DOCUMENT EXCERPT:
The Victorian Government Solicitor was engaged by the Prothonotary and pursuant to the judgment, the proceeds of sale were paid into that solicitor's trust account. Paragraph 18 of the judgment sets out how the proceeds of sale were to be applied. Relevantly sub-paragraph (e) provided that:
fifthly, 73.61% of the balance be paid as follows:
(i) $81,781 shall be retained in the Law Firm's trust account until either the Plaintiff and the Plaintiff's former lawyers reach agreement on the disposition of this amount and jointly direct the Law Firm in writing accordingly or until further order;
(ii) the balance shall be paid to the plaintiff.
In paragraph 7 of the Other Matters part of the judgment made on 15 May 2009, the following was stated:
The plaintiff has agreed to the amount of $81,781 being retained in trust and being dealt with in accordance with paragraph 18(e) of this Judgment on the basis that this does not affect his legal rights against the Plaintiff's former lawyers and his rights in relation to that amount. He has informed the Court that he has lodged a complaint with the Legal Services Commissioner against the Plaintiff's former lawyers and wants that complaint and other disputes he has with them to be resolved before an order is made regarding who is entitled to the amount of $81,781 or any part of that amount.

TASKS TO CARRY OUT:
1) Return, word for word, the part of the excerpt on the distribution of the sale proceeds that opens with the words containing "The Victorian Government" and closes with "to the plaintiff.".
2) Supply the next part of the excerpt on the distribution of the sale proceeds, starting after its final sentence.
The listing has no connection to the excerpt on the distribution of the sale proceeds.

INFORMATION PROVIDED:
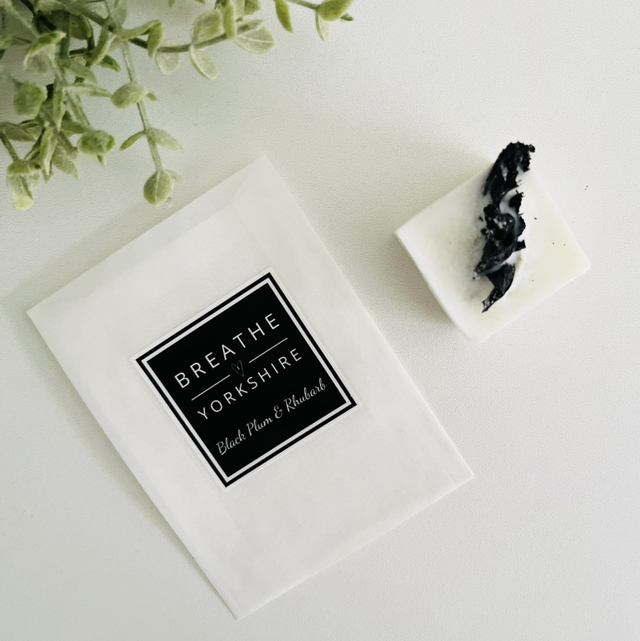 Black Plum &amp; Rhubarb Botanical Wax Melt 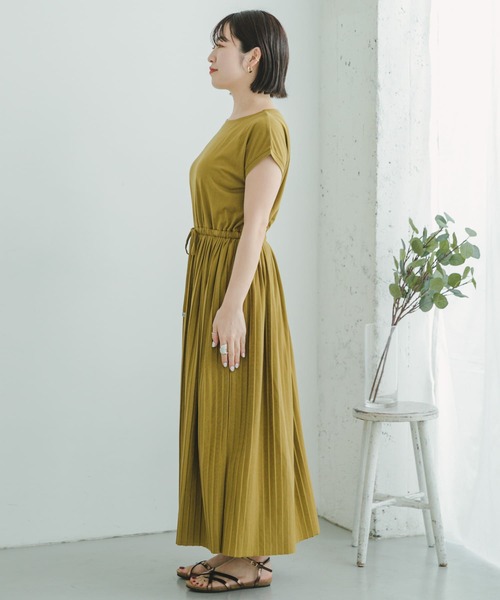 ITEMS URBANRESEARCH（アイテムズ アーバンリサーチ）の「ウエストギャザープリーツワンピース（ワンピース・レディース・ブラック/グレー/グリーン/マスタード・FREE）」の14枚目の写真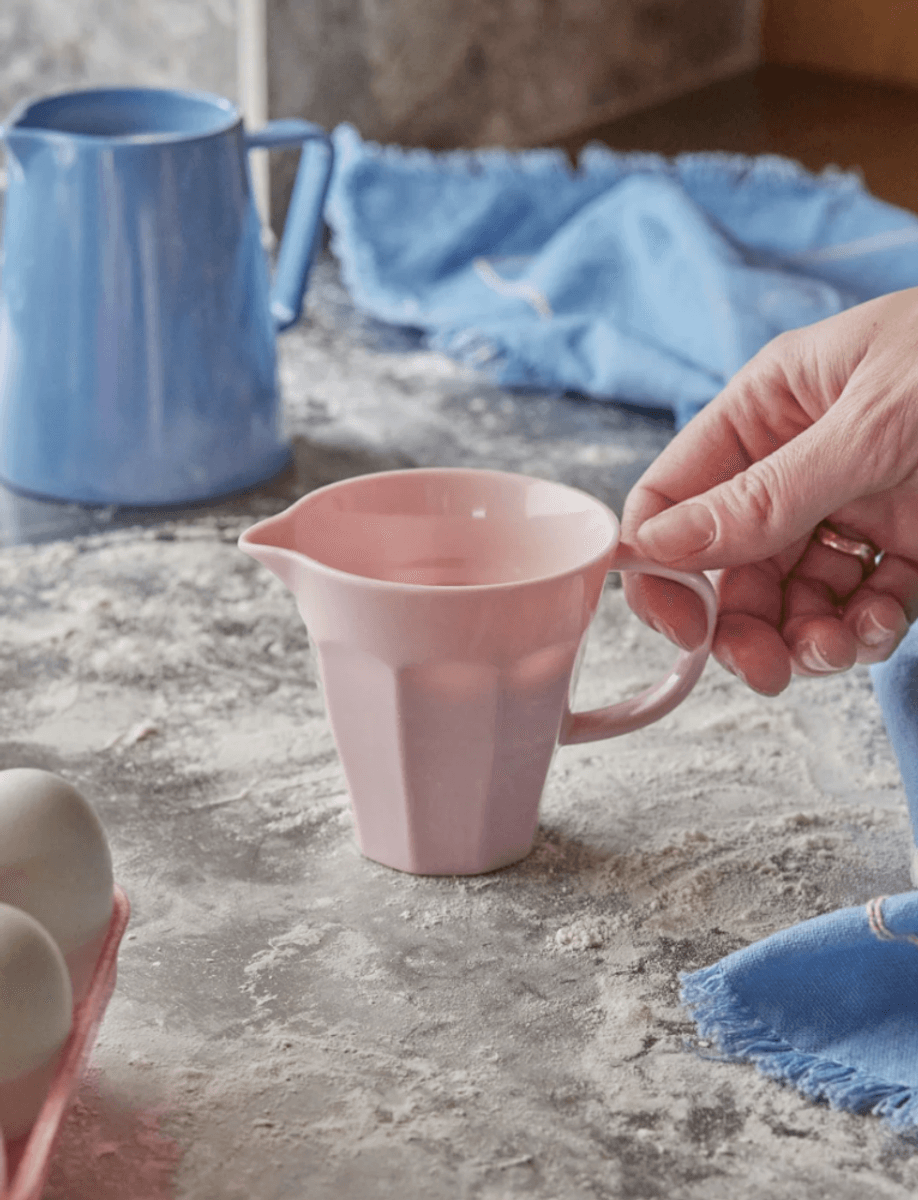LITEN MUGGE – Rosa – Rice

SOLVED PROBLEMS:
1)
The Victorian Government Solicitor was engaged by the Prothonotary and pursuant to the judgment, the proceeds of sale were paid into that solicitor's trust account. Paragraph 18 of the judgment sets out how the proceeds of sale were to be applied. Relevantly sub-paragraph (e) provided that:
fifthly, 73.61% of the balance be paid as follows:
(i) $81,781 shall be retained in the Law Firm's trust account until either the Plaintiff and the Plaintiff's former lawyers reach agreement on the disposition of this amount and jointly direct the Law Firm in writing accordingly or until further order;
(ii) the balance shall be paid to the plaintiff.

2)
The sum of $81,781 was the amount of the final bill rendered by the plaintiff's former solicitors, FLA Partners, on 23 December 2008. By a summons dated 26 October 2009 the plaintiff's former lawyers, which term has been understood to mean FLA Partners as the instructing solicitors and Mr Cawthorn SC and Mr Sedal of counsel as his barristers.
The summons issued on behalf of the plaintiff's former lawyers sought an order:
That the Victorian Government Solicitor be authorised to disperse the sum of $81,781 presently held in his trust account to Peter Finkelstein of FLA Partners, Australian lawyers, upon service of a sealed copy of this order by ordinary post upon the Victorian Government Solicitor’s Office located at Level 25, 121 Exhibition Street, Melbourne, as a series of cheques made payable as follows:
(a) To “Peter Cawthorn” SC, the sum of: $58,740;
(b) To “Tristan Sedal” of counsel, the sum of: $13,450;
(c) To “Victorian Transcript Services Pty Ltd”, the sum of: $3711.63;
(d) To FLA Partners the balance of: $5,879.37.
The summons also sought an order that the plaintiff pay the costs of the plaintiff's former lawyers of the application.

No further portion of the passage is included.